His blade sliced through the illusion with violent precision. The false image shattered into smoke.
And the whisper in his bones purred.
"…good… more…"
He exhaled, trembling from the inside out.
This place was meant to break him.
But instead—
it was feeding him.
---
Further in the maze, a scream echoed.
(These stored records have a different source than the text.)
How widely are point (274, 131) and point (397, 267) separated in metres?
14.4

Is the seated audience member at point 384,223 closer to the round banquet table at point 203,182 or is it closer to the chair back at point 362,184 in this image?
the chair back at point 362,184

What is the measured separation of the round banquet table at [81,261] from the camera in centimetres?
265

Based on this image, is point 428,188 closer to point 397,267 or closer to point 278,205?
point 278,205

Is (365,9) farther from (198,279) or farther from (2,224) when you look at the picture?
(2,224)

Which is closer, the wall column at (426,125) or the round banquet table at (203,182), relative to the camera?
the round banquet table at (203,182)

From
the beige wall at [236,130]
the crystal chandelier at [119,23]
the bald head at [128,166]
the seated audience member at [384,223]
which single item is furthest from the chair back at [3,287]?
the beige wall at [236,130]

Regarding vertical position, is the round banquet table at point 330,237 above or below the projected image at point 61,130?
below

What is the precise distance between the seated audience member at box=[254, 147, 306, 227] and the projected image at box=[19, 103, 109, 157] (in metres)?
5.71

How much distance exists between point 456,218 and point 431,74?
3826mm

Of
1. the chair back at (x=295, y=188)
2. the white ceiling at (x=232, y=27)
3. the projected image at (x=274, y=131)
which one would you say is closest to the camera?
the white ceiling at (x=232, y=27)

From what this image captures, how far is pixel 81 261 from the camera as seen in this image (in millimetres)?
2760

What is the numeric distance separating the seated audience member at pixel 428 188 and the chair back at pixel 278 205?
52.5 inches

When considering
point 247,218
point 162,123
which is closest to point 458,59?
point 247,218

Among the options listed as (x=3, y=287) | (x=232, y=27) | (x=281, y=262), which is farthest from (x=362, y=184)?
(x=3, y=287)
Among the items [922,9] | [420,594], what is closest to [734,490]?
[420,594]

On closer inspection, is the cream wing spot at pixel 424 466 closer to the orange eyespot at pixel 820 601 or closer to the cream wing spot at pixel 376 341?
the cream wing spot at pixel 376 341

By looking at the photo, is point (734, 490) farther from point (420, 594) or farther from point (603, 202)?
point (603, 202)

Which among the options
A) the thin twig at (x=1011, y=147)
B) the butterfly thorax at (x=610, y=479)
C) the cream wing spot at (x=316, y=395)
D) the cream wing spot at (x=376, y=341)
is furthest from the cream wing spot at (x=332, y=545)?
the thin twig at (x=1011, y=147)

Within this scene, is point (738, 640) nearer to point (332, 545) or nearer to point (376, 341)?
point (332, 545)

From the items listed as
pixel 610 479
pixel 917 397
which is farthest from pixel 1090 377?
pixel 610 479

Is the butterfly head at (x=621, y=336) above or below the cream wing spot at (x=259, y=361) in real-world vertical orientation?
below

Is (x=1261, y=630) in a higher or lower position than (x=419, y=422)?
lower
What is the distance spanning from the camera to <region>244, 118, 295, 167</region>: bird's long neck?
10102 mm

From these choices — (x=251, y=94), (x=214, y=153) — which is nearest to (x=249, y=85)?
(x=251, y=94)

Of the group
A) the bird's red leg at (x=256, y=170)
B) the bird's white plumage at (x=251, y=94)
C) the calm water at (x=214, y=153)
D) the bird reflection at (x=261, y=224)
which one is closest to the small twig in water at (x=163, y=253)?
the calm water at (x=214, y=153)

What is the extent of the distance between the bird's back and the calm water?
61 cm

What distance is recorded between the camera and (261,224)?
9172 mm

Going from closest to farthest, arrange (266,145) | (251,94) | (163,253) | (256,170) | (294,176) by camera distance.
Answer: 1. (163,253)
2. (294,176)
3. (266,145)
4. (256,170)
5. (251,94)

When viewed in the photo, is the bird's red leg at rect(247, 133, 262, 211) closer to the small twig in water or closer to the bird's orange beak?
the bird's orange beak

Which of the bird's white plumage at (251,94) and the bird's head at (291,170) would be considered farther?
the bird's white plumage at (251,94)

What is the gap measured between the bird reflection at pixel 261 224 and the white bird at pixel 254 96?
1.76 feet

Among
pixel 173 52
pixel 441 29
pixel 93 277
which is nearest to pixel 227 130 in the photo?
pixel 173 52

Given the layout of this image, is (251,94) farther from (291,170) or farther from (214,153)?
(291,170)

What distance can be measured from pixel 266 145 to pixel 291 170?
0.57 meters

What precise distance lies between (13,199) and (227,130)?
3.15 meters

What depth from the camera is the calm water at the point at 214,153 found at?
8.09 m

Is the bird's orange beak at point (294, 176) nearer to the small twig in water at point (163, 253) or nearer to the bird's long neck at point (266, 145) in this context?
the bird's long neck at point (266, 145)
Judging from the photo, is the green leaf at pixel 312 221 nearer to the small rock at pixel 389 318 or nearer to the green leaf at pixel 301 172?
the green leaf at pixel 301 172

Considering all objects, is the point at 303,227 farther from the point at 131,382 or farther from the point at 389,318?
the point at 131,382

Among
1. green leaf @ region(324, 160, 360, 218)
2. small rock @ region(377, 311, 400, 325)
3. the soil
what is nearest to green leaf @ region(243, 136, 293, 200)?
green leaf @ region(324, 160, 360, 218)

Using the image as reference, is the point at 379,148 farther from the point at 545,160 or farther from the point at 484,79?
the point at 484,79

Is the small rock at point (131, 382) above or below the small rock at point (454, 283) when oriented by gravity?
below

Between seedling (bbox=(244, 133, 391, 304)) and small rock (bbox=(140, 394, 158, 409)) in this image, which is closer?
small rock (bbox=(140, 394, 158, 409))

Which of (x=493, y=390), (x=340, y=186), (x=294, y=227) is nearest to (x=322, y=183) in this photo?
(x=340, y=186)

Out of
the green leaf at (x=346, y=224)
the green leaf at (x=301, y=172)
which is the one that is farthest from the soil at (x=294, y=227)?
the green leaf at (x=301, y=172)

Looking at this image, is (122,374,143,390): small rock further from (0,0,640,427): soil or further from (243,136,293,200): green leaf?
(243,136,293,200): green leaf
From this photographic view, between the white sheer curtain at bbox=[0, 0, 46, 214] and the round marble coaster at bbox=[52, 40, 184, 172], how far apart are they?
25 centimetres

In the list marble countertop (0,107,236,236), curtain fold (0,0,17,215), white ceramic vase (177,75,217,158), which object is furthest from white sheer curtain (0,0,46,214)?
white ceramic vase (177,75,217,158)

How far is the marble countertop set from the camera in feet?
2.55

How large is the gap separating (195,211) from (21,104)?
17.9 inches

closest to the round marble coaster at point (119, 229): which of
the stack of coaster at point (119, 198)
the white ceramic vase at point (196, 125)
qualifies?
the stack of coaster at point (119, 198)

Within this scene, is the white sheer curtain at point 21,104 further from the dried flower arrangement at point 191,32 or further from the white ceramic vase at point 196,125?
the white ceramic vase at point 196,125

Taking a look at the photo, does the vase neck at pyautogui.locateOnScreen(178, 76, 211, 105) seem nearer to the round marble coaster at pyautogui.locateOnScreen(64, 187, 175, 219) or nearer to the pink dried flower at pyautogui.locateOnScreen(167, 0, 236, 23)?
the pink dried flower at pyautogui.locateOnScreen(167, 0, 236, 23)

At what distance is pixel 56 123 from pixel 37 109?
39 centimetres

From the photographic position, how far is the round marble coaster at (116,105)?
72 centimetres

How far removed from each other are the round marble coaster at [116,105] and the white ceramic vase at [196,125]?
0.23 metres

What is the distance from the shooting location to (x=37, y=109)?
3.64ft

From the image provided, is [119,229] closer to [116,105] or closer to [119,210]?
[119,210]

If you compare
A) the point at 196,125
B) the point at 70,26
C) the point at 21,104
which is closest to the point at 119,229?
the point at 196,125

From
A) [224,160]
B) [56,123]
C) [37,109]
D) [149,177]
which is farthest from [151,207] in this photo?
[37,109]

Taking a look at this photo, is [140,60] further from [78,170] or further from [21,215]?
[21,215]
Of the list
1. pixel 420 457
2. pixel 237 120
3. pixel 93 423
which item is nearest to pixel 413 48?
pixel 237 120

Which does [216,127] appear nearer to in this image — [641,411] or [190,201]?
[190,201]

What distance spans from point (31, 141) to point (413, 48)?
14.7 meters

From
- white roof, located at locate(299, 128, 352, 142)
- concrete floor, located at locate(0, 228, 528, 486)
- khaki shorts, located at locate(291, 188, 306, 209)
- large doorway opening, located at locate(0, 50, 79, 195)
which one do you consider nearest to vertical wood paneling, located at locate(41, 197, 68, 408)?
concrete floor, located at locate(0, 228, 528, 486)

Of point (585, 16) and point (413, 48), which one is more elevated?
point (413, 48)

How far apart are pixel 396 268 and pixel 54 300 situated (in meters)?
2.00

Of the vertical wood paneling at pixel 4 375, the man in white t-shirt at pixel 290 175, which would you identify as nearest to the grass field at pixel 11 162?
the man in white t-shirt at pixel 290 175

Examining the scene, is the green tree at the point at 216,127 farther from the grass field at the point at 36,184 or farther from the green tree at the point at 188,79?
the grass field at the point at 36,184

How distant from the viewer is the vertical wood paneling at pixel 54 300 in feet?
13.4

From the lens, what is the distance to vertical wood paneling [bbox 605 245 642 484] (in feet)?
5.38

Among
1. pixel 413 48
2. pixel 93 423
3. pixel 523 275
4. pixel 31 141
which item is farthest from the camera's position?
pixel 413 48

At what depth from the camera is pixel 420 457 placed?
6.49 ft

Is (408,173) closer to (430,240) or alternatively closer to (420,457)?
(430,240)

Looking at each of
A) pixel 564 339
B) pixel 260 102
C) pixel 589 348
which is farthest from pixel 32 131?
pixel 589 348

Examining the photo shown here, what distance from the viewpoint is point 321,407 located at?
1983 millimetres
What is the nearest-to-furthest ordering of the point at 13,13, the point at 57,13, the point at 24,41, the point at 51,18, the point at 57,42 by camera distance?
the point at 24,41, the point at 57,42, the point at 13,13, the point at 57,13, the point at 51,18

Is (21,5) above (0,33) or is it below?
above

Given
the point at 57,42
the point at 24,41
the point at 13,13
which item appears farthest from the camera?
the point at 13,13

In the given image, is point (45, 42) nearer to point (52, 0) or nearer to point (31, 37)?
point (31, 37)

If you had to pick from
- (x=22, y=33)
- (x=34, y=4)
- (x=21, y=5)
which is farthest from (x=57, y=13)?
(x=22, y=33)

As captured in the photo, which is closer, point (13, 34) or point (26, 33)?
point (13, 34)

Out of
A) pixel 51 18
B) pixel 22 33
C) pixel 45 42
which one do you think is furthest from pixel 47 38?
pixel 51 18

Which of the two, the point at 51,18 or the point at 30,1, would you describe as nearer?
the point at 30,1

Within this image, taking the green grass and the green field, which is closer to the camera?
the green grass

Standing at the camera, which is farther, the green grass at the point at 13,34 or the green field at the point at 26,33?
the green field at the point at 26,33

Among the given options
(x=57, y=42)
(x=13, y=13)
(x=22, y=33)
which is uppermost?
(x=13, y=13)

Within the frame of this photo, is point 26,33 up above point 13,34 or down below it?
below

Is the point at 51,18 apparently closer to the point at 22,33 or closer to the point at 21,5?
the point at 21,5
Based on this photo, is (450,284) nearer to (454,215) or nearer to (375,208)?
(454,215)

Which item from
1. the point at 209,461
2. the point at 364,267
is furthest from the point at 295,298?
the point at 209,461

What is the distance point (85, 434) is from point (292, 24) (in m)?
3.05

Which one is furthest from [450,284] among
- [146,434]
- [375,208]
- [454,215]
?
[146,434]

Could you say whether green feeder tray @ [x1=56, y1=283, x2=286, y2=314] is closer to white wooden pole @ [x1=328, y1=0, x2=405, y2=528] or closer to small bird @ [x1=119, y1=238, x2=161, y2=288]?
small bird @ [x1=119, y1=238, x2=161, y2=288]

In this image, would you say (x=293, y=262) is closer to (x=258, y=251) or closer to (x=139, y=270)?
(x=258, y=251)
A real one.
Cael followed it, the shadows parting for him like obedient servants.
He found a trainee collapsed on the ground, clutching his leg, eyes wide with terror as shadow-creatures crawled toward him—illusory but deadly if believed.
Cael's instinct told him to help.
The whisper told him to watch.
The hunger told him to let it happen.
His hand twitched on his blade.
The trainee reached toward him.
"P-please—Cael—help me—"
Cael took one slow step forward.
And smiled.
Not out of cruelty.
Not yet.
But out of realization.
Something inside him loved this.
The power.
The fear.
The control.
He slashed through the shadow-creatures effortlessly—but not before letting one of them sink its illusionary claws into the trainee's arm.
A reminder:
Cael chose when someone lived.
And when they suffered.
The trainee sobbed in relief.
Cael walked past him without a word.
---
By the time he reached the heart of the Shadewalk, the whispers were louder.
Clearer.
"…more… more… you were made for this…"
He knew it was wrong.
He also knew he didn't care.
Tomorrow, he would still smile, still train, still play the role of the quiet, disciplined prodigy.
But a crack had formed.
A small one.
Barely visible.
But it would spread.
It always did.
And Shadowspire had no idea the monster it was sharpening.